5. The gas chromatography detection method according to claim 1, characterized in that, The limits for the content of each relevant substance are as follows: the content of ethylene glycol, diethylene glycol, triethylene glycol, n-decanol, and n-tetradecyl alcohol shall not exceed 0.1 wt%.

6. The gas chromatography detection method according to claim 1, characterized in that, It also includes system suitability testing: inject the reference solution into the gas chromatograph, record the chromatogram, and the elution order is ethylene glycol, n-decyl alcohol, diethylene glycol, n-tetradecyl alcohol, triethylene glycol, the resolution between each chromatographic peak is not less than 1.5, and the theoretical plate number of each chromatographic peak is not less than 5000.

7. The gas chromatography detection method according to claim 1, characterized in that, The test solution is prepared as follows: accurately weigh the polydocaine test sample, dissolve it in anhydrous ethanol, and quantitatively dilute it to prepare a solution containing 20 mg of polydocaine per 1 mL.

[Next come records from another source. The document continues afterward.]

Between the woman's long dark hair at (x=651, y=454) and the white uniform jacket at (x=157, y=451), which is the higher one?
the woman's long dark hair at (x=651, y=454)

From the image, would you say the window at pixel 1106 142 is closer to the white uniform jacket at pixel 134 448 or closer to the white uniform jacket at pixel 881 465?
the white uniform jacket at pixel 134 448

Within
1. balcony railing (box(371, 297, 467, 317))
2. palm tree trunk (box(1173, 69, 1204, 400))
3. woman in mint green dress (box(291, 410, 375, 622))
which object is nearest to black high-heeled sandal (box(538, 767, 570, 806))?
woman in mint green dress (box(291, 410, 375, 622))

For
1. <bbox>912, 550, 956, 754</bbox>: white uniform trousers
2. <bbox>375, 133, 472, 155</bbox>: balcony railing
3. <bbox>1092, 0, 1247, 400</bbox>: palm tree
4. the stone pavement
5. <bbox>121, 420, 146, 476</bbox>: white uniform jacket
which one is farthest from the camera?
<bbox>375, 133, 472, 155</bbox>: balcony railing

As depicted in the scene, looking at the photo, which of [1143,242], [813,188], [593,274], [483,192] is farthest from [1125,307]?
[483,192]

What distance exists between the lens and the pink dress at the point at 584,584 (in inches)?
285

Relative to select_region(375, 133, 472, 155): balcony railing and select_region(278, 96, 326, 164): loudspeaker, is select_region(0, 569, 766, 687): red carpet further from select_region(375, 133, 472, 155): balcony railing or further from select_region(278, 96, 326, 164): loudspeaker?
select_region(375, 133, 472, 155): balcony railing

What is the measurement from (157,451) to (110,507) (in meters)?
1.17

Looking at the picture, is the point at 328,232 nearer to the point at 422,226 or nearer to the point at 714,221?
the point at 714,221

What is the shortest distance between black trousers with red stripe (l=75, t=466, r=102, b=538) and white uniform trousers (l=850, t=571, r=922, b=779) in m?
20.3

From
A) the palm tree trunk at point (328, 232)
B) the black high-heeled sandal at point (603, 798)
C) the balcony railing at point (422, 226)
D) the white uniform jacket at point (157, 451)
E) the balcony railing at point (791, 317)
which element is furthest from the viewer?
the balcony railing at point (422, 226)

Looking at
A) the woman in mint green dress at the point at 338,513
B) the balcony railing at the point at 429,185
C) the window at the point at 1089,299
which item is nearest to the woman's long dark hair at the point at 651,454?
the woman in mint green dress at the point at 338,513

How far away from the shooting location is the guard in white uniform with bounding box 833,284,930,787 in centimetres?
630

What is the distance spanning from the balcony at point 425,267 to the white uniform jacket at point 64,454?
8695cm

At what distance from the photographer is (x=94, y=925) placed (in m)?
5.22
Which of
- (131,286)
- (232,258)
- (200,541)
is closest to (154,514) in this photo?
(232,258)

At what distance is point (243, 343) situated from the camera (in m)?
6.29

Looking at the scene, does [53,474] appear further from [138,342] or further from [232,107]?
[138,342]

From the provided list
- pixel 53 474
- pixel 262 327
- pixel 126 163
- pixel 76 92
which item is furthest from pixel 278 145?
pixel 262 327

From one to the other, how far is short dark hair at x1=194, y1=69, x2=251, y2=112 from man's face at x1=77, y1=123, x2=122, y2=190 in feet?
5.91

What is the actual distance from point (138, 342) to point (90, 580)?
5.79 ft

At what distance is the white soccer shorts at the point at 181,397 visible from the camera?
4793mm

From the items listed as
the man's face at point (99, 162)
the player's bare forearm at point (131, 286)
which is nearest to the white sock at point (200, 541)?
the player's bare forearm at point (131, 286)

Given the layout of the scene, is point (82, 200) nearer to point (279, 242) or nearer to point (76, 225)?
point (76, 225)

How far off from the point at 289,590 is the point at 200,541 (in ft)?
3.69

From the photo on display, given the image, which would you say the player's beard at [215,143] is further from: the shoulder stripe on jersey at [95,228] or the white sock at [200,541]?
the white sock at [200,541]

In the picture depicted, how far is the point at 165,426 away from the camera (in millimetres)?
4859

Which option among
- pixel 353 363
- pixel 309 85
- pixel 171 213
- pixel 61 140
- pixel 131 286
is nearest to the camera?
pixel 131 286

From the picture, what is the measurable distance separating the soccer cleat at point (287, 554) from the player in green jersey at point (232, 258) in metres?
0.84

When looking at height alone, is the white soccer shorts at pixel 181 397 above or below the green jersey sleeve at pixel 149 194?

8. The gas chromatography detection method according to claim 1, characterized in that, The reference solution was prepared as follows: ethylene glycol reference standard, n-decyl alcohol reference standard, diethylene glycol reference standard, n-tetradecyl alcohol reference standard, and triethylene glycol reference standard were accurately weighed, dissolved in anhydrous ethanol, and quantitatively diluted to prepare a mixed solution containing 20 μg each of ethylene glycol, n-decyl alcohol, diethylene glycol, n-tetradecyl alcohol, and triethylene glycol per 1 mL.